# [Work task]
The entries that follow must be given again exactly, with the pictures excluded.

[Data to process — start]

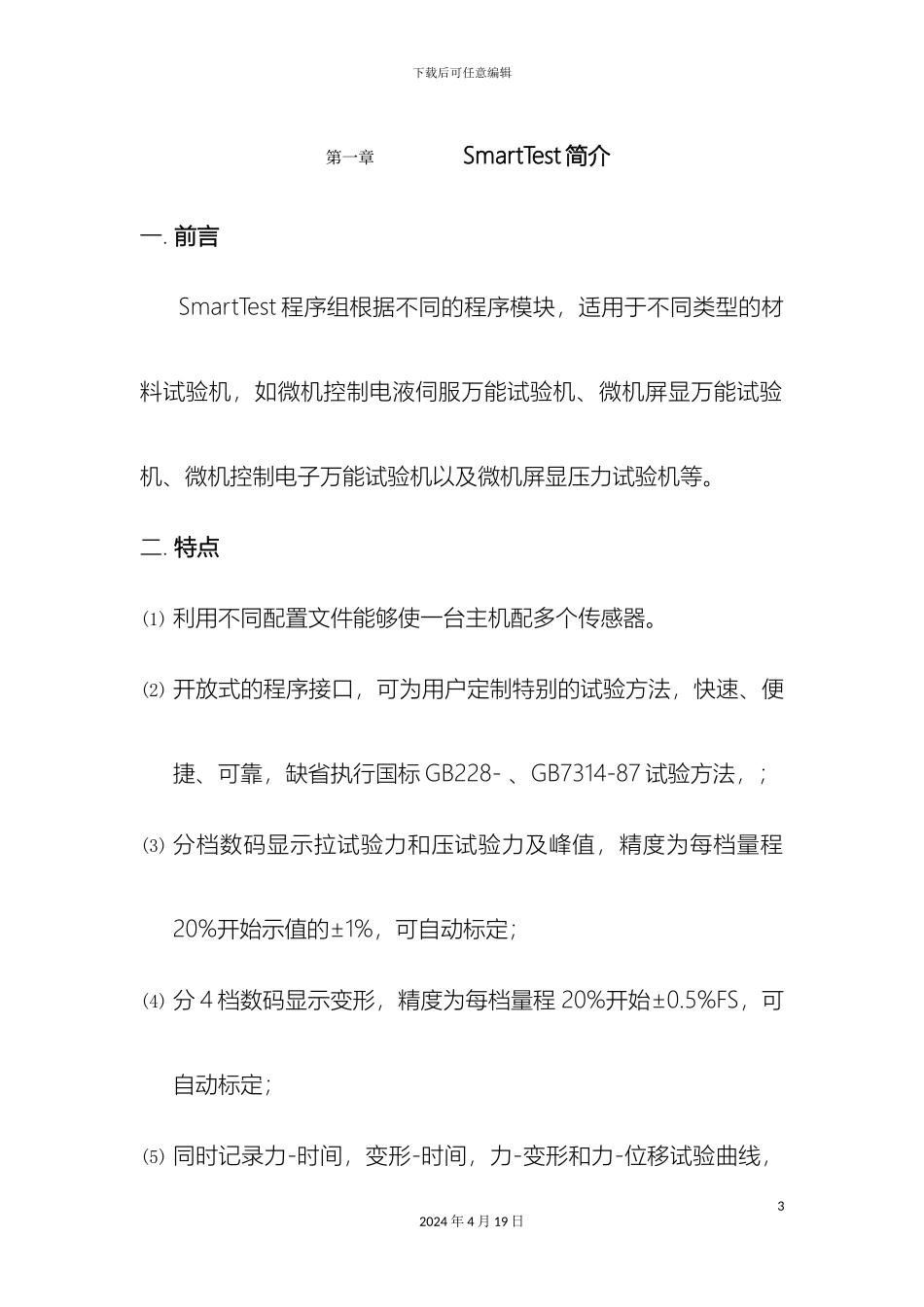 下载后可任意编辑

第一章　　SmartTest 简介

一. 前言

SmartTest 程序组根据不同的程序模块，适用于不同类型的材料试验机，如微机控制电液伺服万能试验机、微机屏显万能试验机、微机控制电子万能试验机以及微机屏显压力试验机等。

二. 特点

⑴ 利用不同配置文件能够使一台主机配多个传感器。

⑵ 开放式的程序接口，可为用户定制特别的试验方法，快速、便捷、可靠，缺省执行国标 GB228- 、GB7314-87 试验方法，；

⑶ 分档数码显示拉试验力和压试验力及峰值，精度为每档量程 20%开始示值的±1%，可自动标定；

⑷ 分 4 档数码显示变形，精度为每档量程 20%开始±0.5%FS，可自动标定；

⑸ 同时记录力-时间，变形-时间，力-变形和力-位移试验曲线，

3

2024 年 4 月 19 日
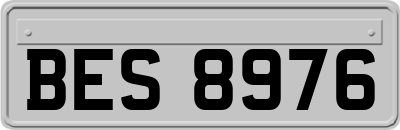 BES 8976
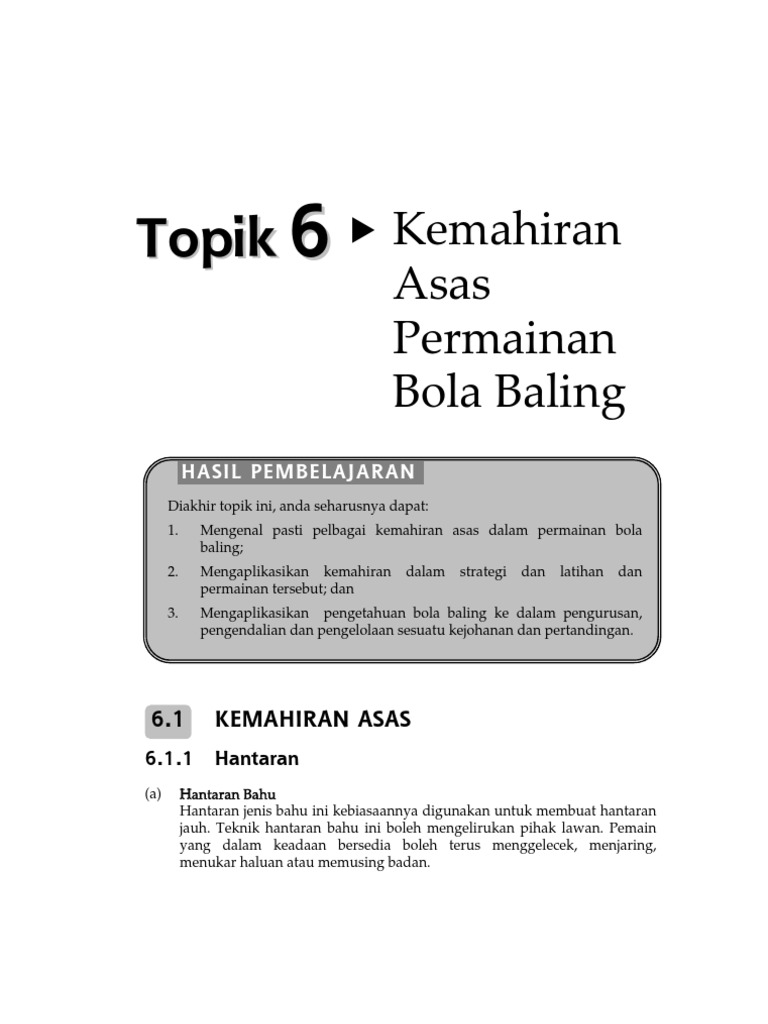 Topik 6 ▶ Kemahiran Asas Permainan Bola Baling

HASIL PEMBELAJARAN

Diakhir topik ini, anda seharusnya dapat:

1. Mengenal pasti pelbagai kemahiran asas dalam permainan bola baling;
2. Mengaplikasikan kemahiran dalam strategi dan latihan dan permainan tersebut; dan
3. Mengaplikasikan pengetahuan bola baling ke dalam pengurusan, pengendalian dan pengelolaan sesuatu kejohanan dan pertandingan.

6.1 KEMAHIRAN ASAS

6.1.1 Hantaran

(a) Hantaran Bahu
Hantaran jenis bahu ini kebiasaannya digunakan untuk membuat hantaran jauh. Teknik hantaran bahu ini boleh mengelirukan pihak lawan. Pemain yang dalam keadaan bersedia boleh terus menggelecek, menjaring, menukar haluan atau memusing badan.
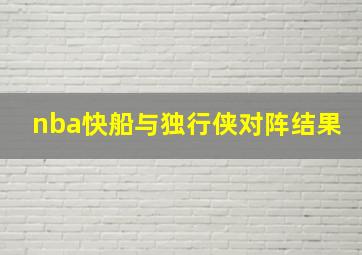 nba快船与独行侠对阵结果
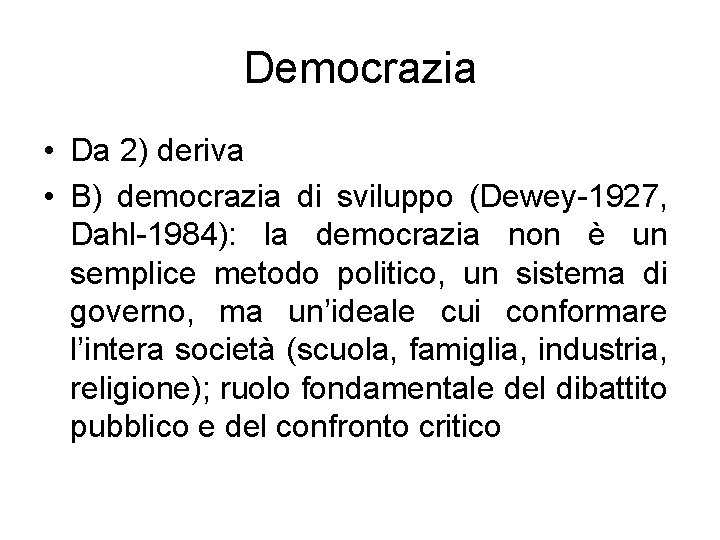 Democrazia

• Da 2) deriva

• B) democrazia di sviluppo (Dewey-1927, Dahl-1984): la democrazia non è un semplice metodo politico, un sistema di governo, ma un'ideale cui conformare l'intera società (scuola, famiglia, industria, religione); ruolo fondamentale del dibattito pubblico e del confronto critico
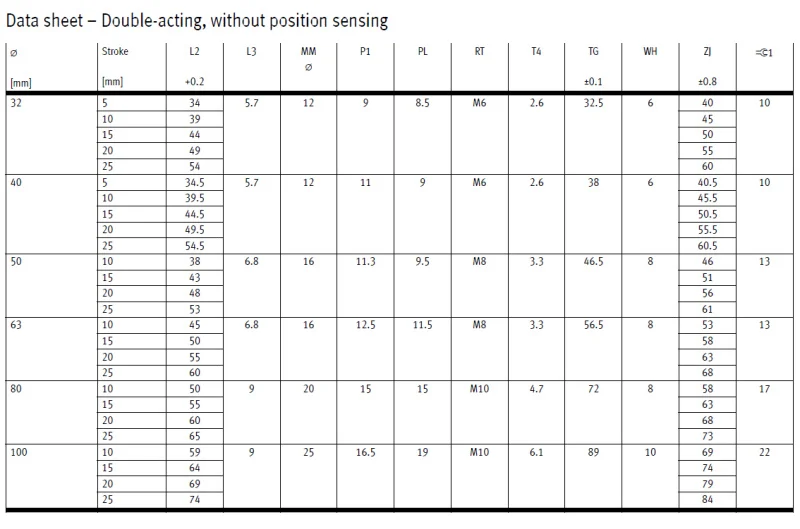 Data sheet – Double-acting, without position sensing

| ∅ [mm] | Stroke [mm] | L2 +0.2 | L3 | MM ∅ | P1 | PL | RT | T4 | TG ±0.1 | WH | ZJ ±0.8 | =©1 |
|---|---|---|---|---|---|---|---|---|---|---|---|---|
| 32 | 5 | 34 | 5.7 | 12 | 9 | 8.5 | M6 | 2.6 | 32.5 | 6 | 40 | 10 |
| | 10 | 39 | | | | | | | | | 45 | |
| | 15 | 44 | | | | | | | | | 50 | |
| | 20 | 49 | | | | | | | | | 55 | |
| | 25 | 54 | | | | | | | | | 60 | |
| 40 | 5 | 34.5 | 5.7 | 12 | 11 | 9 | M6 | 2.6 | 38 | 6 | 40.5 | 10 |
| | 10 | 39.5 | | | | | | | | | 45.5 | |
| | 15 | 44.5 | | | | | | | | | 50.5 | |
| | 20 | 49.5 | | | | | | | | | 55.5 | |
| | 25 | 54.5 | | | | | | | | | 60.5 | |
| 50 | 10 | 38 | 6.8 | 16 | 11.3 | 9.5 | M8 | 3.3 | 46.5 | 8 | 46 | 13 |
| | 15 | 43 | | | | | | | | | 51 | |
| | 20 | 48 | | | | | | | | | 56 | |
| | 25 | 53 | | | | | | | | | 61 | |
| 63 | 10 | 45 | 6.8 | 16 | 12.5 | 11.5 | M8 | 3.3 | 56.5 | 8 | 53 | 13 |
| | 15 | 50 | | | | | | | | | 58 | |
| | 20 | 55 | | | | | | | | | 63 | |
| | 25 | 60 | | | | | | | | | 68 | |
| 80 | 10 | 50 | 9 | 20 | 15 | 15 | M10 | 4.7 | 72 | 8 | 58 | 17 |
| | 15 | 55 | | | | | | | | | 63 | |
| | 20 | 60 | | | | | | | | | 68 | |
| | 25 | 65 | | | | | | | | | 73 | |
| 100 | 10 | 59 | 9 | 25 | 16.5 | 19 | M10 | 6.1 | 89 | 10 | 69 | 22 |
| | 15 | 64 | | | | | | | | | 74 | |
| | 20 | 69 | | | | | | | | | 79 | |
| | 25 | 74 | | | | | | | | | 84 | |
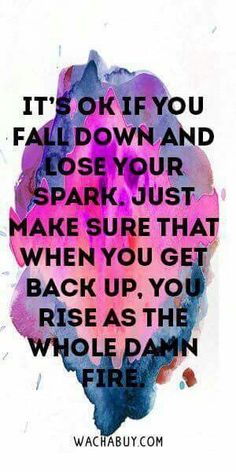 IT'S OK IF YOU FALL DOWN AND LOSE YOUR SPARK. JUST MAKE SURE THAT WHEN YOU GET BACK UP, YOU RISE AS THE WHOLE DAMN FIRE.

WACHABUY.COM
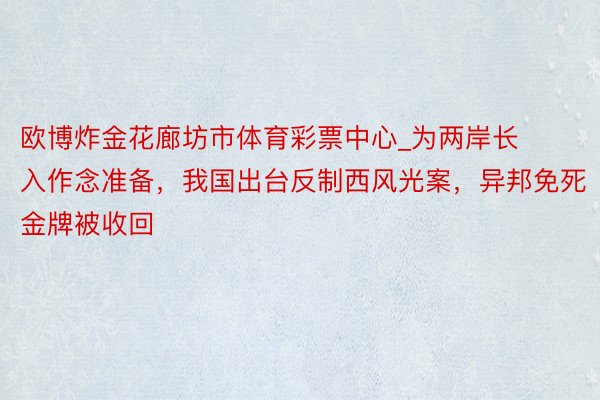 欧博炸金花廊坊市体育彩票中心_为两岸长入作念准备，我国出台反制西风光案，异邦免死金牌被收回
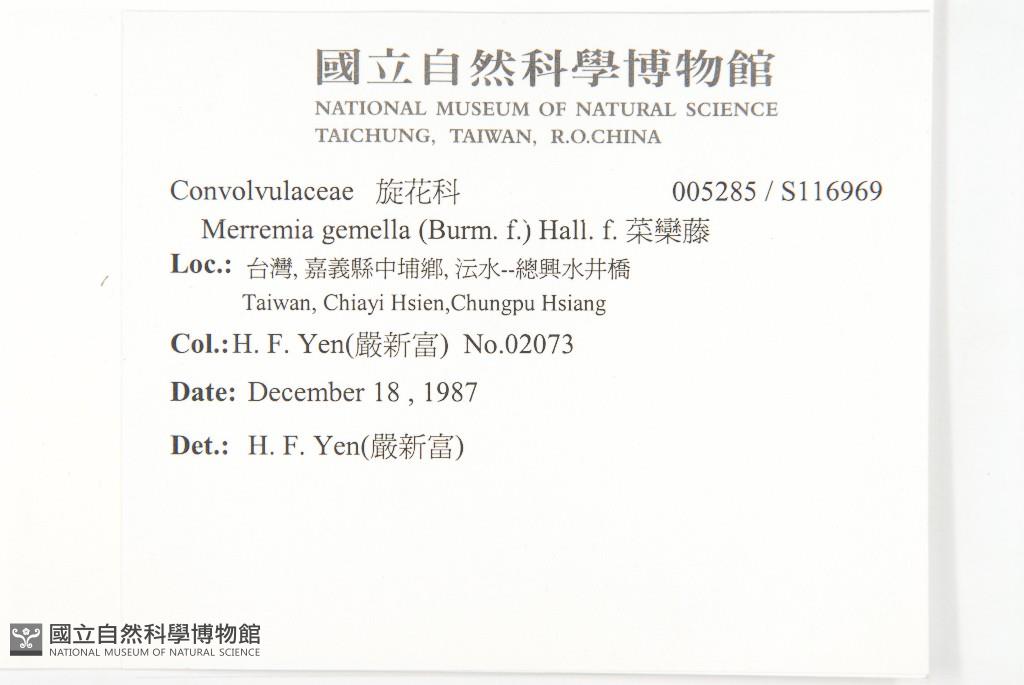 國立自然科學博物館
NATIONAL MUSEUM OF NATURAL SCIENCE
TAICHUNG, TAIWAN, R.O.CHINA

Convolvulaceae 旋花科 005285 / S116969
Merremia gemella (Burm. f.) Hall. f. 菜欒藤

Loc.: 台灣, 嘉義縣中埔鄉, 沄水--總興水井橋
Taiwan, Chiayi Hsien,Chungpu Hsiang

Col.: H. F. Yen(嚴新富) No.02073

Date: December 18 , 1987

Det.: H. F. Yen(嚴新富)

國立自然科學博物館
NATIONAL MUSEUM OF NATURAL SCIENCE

[Data to process — finish]

# [Solved exercise]
 下载后可任意编辑

第一章　　SmartTest 简介

一. 前言

SmartTest 程序组根据不同的程序模块，适用于不同类型的材料试验机，如微机控制电液伺服万能试验机、微机屏显万能试验机、微机控制电子万能试验机以及微机屏显压力试验机等。

二. 特点

⑴ 利用不同配置文件能够使一台主机配多个传感器。

⑵ 开放式的程序接口，可为用户定制特别的试验方法，快速、便捷、可靠，缺省执行国标 GB228- 、GB7314-87 试验方法，；

⑶ 分档数码显示拉试验力和压试验力及峰值，精度为每档量程 20%开始示值的±1%，可自动标定；

⑷ 分 4 档数码显示变形，精度为每档量程 20%开始±0.5%FS，可自动标定；

⑸ 同时记录力-时间，变形-时间，力-变形和力-位移试验曲线，

3

2024 年 4 月 19 日
 BES 8976
 Topik 6 ▶ Kemahiran Asas Permainan Bola Baling

HASIL PEMBELAJARAN

Diakhir topik ini, anda seharusnya dapat:

1. Mengenal pasti pelbagai kemahiran asas dalam permainan bola baling;
2. Mengaplikasikan kemahiran dalam strategi dan latihan dan permainan tersebut; dan
3. Mengaplikasikan pengetahuan bola baling ke dalam pengurusan, pengendalian dan pengelolaan sesuatu kejohanan dan pertandingan.

6.1 KEMAHIRAN ASAS

6.1.1 Hantaran

(a) Hantaran Bahu
Hantaran jenis bahu ini kebiasaannya digunakan untuk membuat hantaran jauh. Teknik hantaran bahu ini boleh mengelirukan pihak lawan. Pemain yang dalam keadaan bersedia boleh terus menggelecek, menjaring, menukar haluan atau memusing badan.
 nba快船与独行侠对阵结果
 Democrazia

• Da 2) deriva

• B) democrazia di sviluppo (Dewey-1927, Dahl-1984): la democrazia non è un semplice metodo politico, un sistema di governo, ma un'ideale cui conformare l'intera società (scuola, famiglia, industria, religione); ruolo fondamentale del dibattito pubblico e del confronto critico
 Data sheet – Double-acting, without position sensing

| ∅ [mm] | Stroke [mm] | L2 +0.2 | L3 | MM ∅ | P1 | PL | RT | T4 | TG ±0.1 | WH | ZJ ±0.8 | =©1 |
|---|---|---|---|---|---|---|---|---|---|---|---|---|
| 32 | 5 | 34 | 5.7 | 12 | 9 | 8.5 | M6 | 2.6 | 32.5 | 6 | 40 | 10 |
| | 10 | 39 | | | | | | | | | 45 | |
| | 15 | 44 | | | | | | | | | 50 | |
| | 20 | 49 | | | | | | | | | 55 | |
| | 25 | 54 | | | | | | | | | 60 | |
| 40 | 5 | 34.5 | 5.7 | 12 | 11 | 9 | M6 | 2.6 | 38 | 6 | 40.5 | 10 |
| | 10 | 39.5 | | | | | | | | | 45.5 | |
| | 15 | 44.5 | | | | | | | | | 50.5 | |
| | 20 | 49.5 | | | | | | | | | 55.5 | |
| | 25 | 54.5 | | | | | | | | | 60.5 | |
| 50 | 10 | 38 | 6.8 | 16 | 11.3 | 9.5 | M8 | 3.3 | 46.5 | 8 | 46 | 13 |
| | 15 | 43 | | | | | | | | | 51 | |
| | 20 | 48 | | | | | | | | | 56 | |
| | 25 | 53 | | | | | | | | | 61 | |
| 63 | 10 | 45 | 6.8 | 16 | 12.5 | 11.5 | M8 | 3.3 | 56.5 | 8 | 53 | 13 |
| | 15 | 50 | | | | | | | | | 58 | |
| | 20 | 55 | | | | | | | | | 63 | |
| | 25 | 60 | | | | | | | | | 68 | |
| 80 | 10 | 50 | 9 | 20 | 15 | 15 | M10 | 4.7 | 72 | 8 | 58 | 17 |
| | 15 | 55 | | | | | | | | | 63 | |
| | 20 | 60 | | | | | | | | | 68 | |
| | 25 | 65 | | | | | | | | | 73 | |
| 100 | 10 | 59 | 9 | 25 | 16.5 | 19 | M10 | 6.1 | 89 | 10 | 69 | 22 |
| | 15 | 64 | | | | | | | | | 74 | |
| | 20 | 69 | | | | | | | | | 79 | |
| | 25 | 74 | | | | | | | | | 84 | |
 IT'S OK IF YOU FALL DOWN AND LOSE YOUR SPARK. JUST MAKE SURE THAT WHEN YOU GET BACK UP, YOU RISE AS THE WHOLE DAMN FIRE.

WACHABUY.COM
 欧博炸金花廊坊市体育彩票中心_为两岸长入作念准备，我国出台反制西风光案，异邦免死金牌被收回
 國立自然科學博物館
NATIONAL MUSEUM OF NATURAL SCIENCE
TAICHUNG, TAIWAN, R.O.CHINA

Convolvulaceae 旋花科 005285 / S116969
Merremia gemella (Burm. f.) Hall. f. 菜欒藤

Loc.: 台灣, 嘉義縣中埔鄉, 沄水--總興水井橋
Taiwan, Chiayi Hsien,Chungpu Hsiang

Col.: H. F. Yen(嚴新富) No.02073

Date: December 18 , 1987

Det.: H. F. Yen(嚴新富)

國立自然科學博物館
NATIONAL MUSEUM OF NATURAL SCIENCE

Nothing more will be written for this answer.